• Excerpted passage
_____

Farming News - Weekly round up of the Wheat & OSR markets

Weekly round up of the Wheat & OSR markets

Jonathan Lane, ADM Agriculture’s head of grain trading, comments on the wheat market

Despite markets retracing from the recent multi-year high, all major grain exchanges still managed modest gains on the week.

Talk of increased Russian taxes and the potential of further export curbs initially continued to push markets higher, before spill-over pressure from weaker soybean and maize markets pulled wheat off its recent highs.

Russia is set to double its original export tax proposal on wheat to €50/t between 1 March and 30 June. There is talk of potential further curbs on volume and an extension into the new marketing season.

Agri-consultancy IKAR has lowered its forecast for Russian wheat exports in 2020/21 to 37.5mln t, due to the impending tax.

Until the situation is sorted out, export pricing will become a bit of a lottery.

Algeria purchased 390,000t of wheat, including French, German and Argentine origins at the latest tender. The price paid was described as aggressive, reflecting a sizeable discount to replacement levels presumably to ensure physical execution actually happens.

Several further international tenders are expected, although whether the Algerian offer will be repeated remains to be seen.

_____

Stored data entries
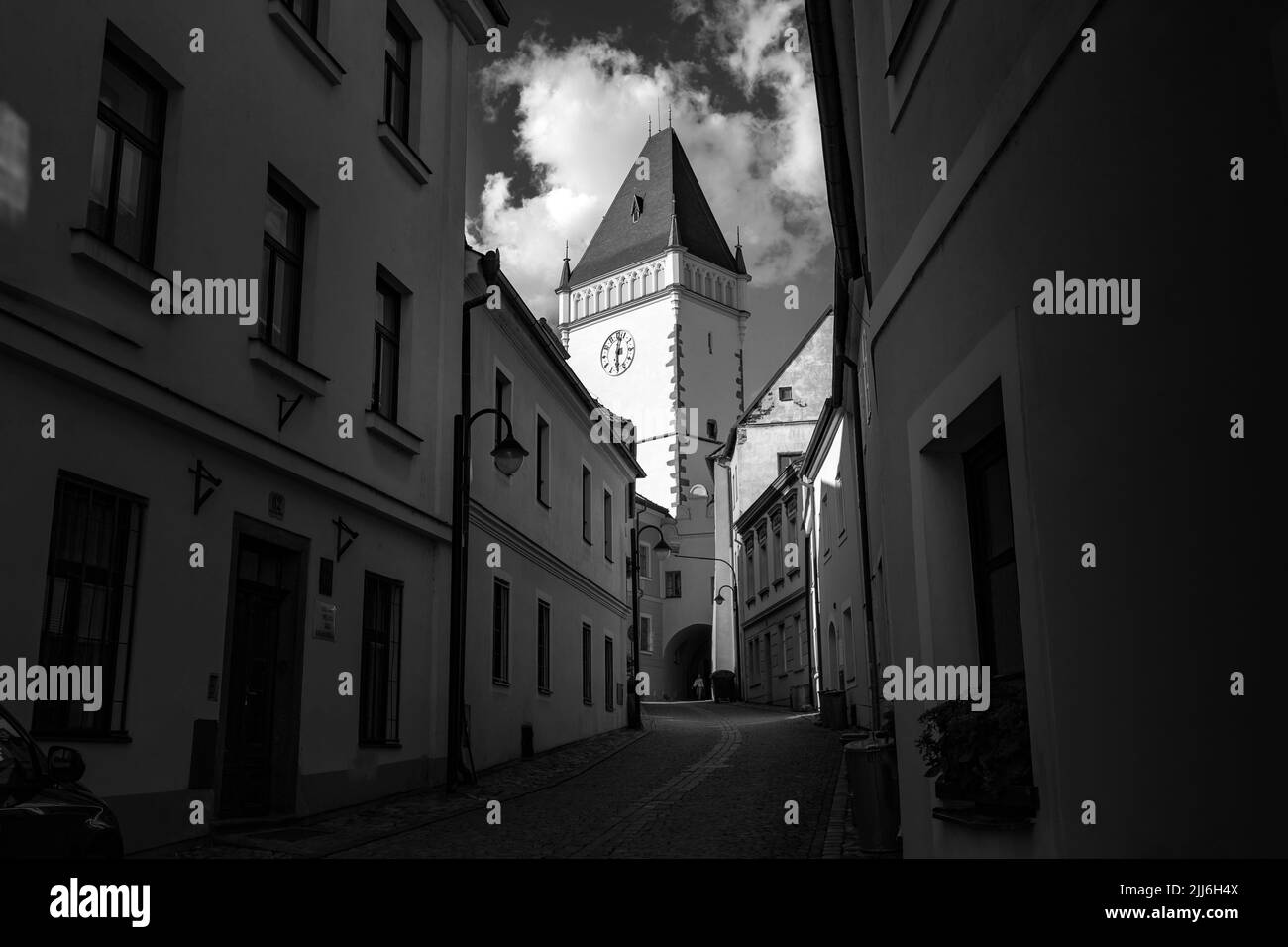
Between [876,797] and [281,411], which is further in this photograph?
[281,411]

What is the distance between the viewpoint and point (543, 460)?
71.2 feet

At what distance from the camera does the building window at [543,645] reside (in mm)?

_____

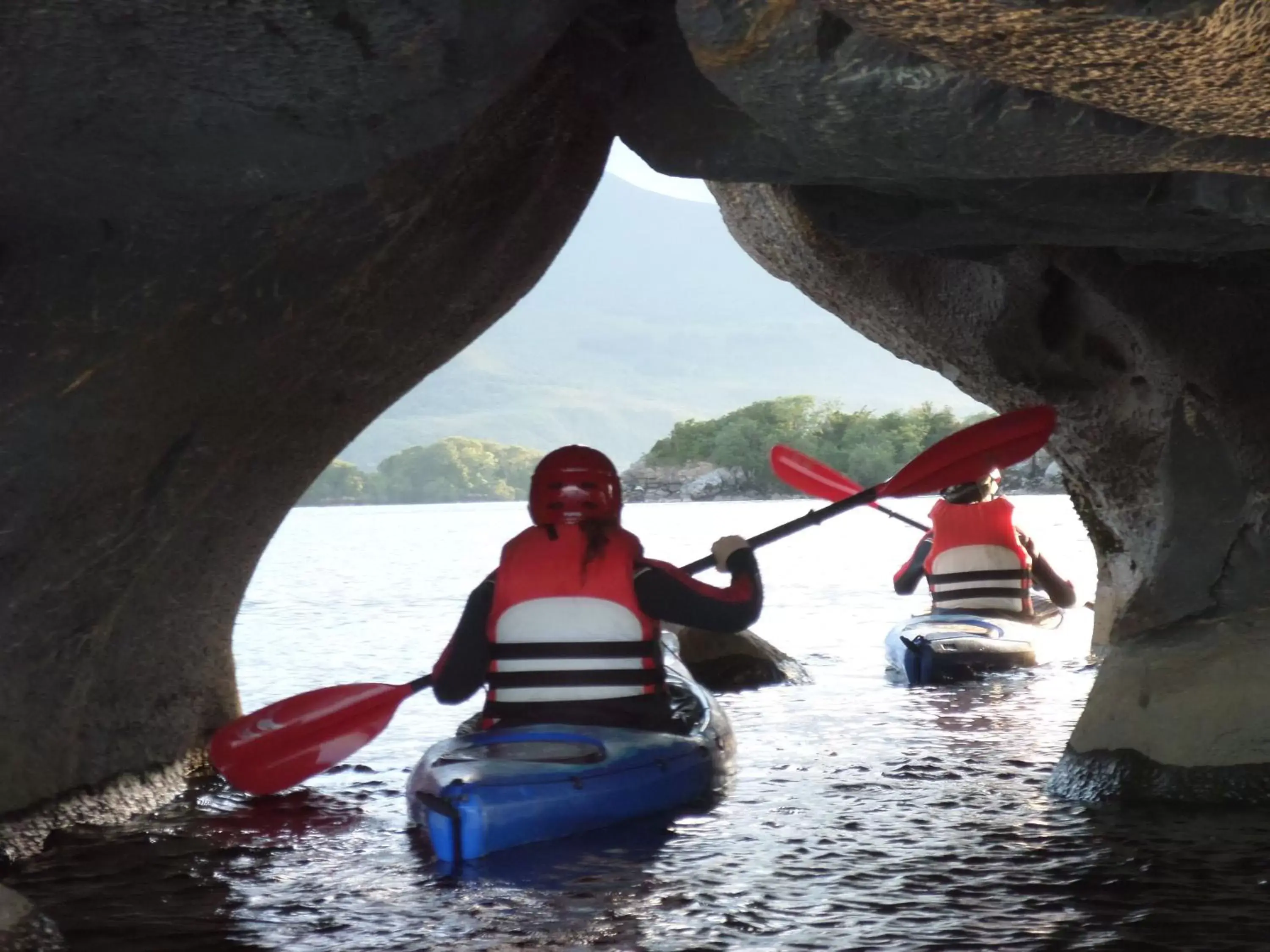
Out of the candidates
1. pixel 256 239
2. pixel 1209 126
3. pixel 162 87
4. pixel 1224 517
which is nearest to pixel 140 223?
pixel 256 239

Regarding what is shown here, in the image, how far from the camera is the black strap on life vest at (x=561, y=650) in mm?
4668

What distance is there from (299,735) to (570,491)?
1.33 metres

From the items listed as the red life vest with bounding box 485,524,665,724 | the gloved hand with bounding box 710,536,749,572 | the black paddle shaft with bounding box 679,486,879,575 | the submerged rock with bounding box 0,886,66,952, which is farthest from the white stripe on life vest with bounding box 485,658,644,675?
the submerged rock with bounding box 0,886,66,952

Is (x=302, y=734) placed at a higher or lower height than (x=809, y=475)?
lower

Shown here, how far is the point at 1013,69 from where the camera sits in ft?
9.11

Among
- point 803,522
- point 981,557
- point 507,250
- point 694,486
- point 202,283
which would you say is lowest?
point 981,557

_____

• What this exercise asks
1. Check each statement against the wheat market round-up above and mark it yes or no, quoting the exact words that decide it: (a) Russia's wheat export tax is set at €50/t between 1 March and 30 June. (b) IKAR raised its forecast for Russian wheat exports in 2020/21. (c) Algeria's purchase at the latest tender was made up entirely of French wheat.
2. Carry on the wheat market round-up above, picking up right after its final sentence.

• Results of the exercise
1.
(a) Yes: "Russia is set to double its original export tax proposal on wheat to €50/t between 1 March and 30 June."
(b) No: "Agri-consultancy IKAR has lowered its forecast for Russian wheat exports in 2020/21 to 37.5mln t"
(c) No: "Algeria purchased 390,000t of wheat, including French, German and Argentine origins at the latest tender."

2.
European wheat prices paused after reaching a 7.5-year high as the trade await further indications on how Russia’s plans will affect global prices.

UK prices end the week on a firmer note, following other markets with currency little changed. Fundamentals also remain much the same, with the country needing to reach a price level that ensures additional imports are secured.

Elsewhere, Ukraine will decide whether to limit maize exports in the 2020/21 season on 25 January. The move was requested by animal feed companies and meat producers to avoid higher food prices.

Ukraine’s year-on-year grain exports have fallen 18% to 27.6mln t according to official figures, and include 12.75mln t of wheat, 10.5mln t of maize, and 3.9mln t of barley.

International Grains Council raised its forecast for 2020/21 global wheat production by 3mln t, citing higher production for Australia, Canada and Russia. However, it slashed the global corn crop by 13mln t due to lower US production.

Strategie Grains raised its forecast of the EU-27 2021 soft wheat crop to 129.7mln t, which would be 10.4mln t higher than this season.

Buenos Aires Grain Exchange reported that the Argentine wheat harvest was complete, with average yields reported 3% lower year on year, with just over 7% of the planted area lost due to unfavourable weather. The crop is estimated at 17mln t.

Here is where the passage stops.